I'm sure that, inspired by the vibrant brand message of the London 2012 Olympics, all of you are regular readers of the London 2012 website. You'll remember the site's clean crisp design, with plain white background and understated layout. Well not any more. The website's gone the same way as the much-loved 2012 logo, and is now a vision in edgy pink. And that electric light blue colour. And a bit of yellow and orange. It's cutting edge, it's street style and it's well down with da yoof. They're going to adore it, should they ever think to visit.
Of course, when any website upgrades there are always teething problems. Sidebars that don't quite say what you want, links that catapult readers to the wrong location, and malfunctioning databases displaying not quite the right information in not quite the right place. That's why you beta test any website before you put it up live, and why you check every possible interaction thoroughly before the public are allowed in. The website of London's premier sporting bid would never make such elementary errors, would they?
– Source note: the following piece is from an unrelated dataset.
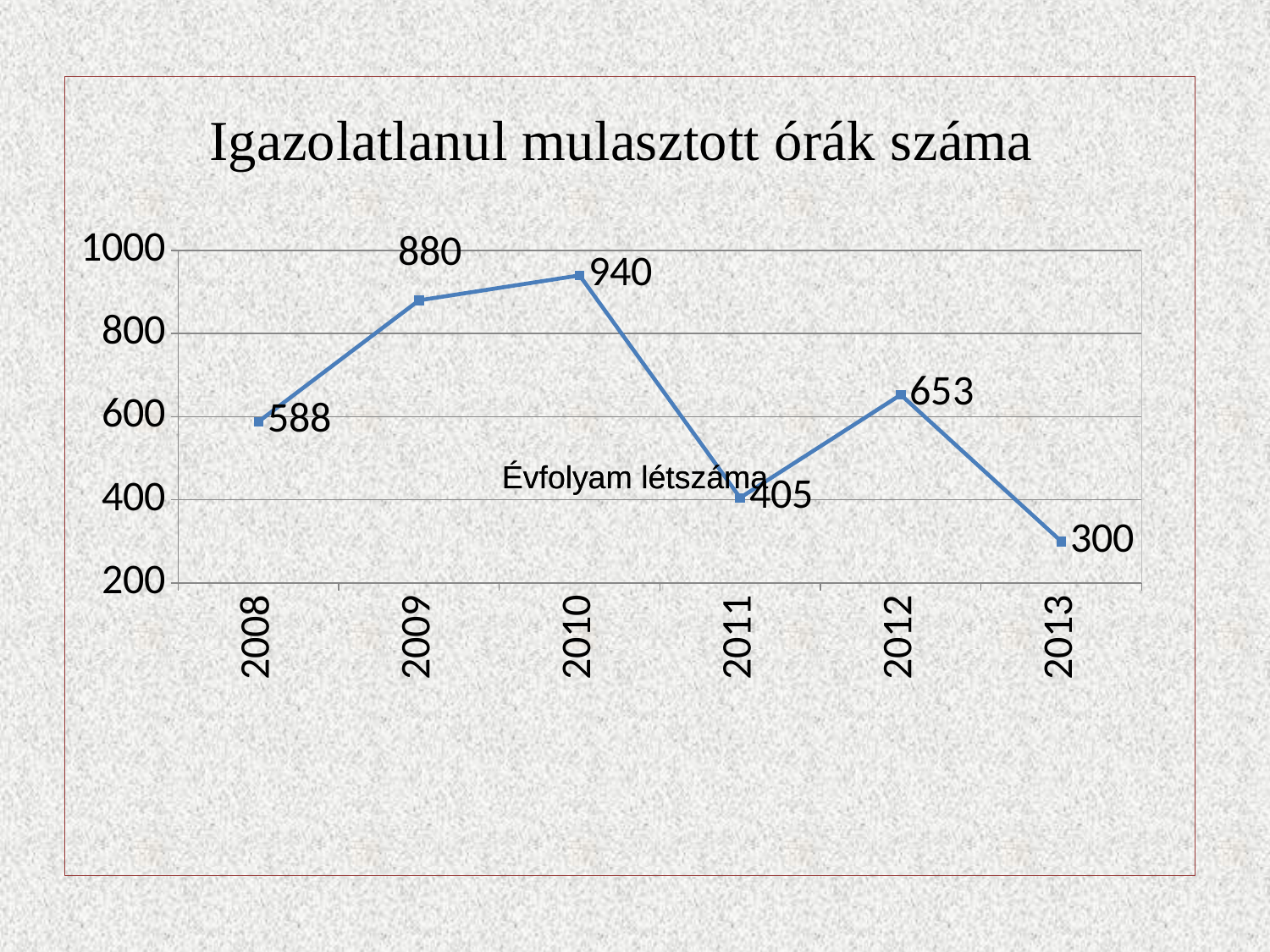
What is the title of the chart? Igazolatlanul mulasztott órák száma How many years are plotted on the chart? 6 Which is larger, the value for 2011 or the value for 2012? 2012 What is the value for 2013? 300 What kind of chart is shown on the slide? line chart Which year has the highest value? 2010 What is the value for 2008? 588 What is the difference between the values for 2009 and 2008? 292 Do the values rise or fall from 2010 to 2011? fall Which year has the lowest value? 2013 What is the value for 2010? 940 What is the difference between the values for 2012 and 2011? 248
Here's one of my favourite pages on the new site. It's this month's "news archive" page, where each of August's media reports will be filed away. Except that the page has been labelled "August 2008". Only 12 months out, guys. It's an easy mistake to make, and so elementary that I'm sure someone will have rectified the error well before you get round to clicking on the page to view it.
And then there's the London 2012 blog - a well-managed stream of first-person updates related to all aspects of the approaching Olympics and Paralympics. That's gone very pink indeed. There are lots of tags, because tags are very 2.0 (with "Culture" a completely different tag to "culture", apparently). Now you have to click to read each post, and to see any relevant photographs, whereas previously the whole post appeared on the main page. Individual posts used to kick off with a thumbnail photo of the author, but all of these have suddenly vanished. Text now flows in oh-so skinny columns down the right-hand edge of photos, and captions have become detached from the image they describe. To top it all, the blog's new RSS feed is trapped two months in the past. It's not quite online nirvana, alas.
More seriously, all of the blog's comments have vanished. Every single one of them. There weren't too many comments before, not least because you had to register before you could leave one. And what comments there were felt a bit clean and sanitised, but they were still a legitimate means of responding to a civic project of international importance. No longer. You can read, but not reply. This disappearance may just be a temporary error. Certainly the blog still displays a link to "commenting guidelines". And, if you scan down the sidebar, there's a link to "recent comments". Except there are only two, and they all seem to be part of a test post dated "Jan 1 2009". Hmmm. Another error, surely, that's accidentally slipped past the relaunched site's army of debuggers.
The site also suffers from that perennial problem of any "back to the drawing board" relaunch, which is that most of the URLs have changed. I've linked to several London 2012 pages from this blog before, and suddenly almost all of those links are broken. This link to the Aquatics Centre - broken. This link to the Olympic Delivery Authority - broken. Even the link in my sidebar to the 2012 blog has broken, because the web designers have changed its URL from blog.london2012.com to london2012.com/blog. I'm sure that the new address is a better match to agreed website naming conventions, but it currently has zero brand awareness and will have to build up its online linkage from scratch.
So, there are only three possible conclusions to be drawn. i) the web designers on the London 2012 site haven't got their act together ii) the new London 2012 website has been launched before it was ready iii) both of the above
Never mind, it's only us geeky Londoners who've noticed so far. The world won't be arriving on the 2012 website for another 5 years, and there's plenty of time to build dynamic online brand perfection before then.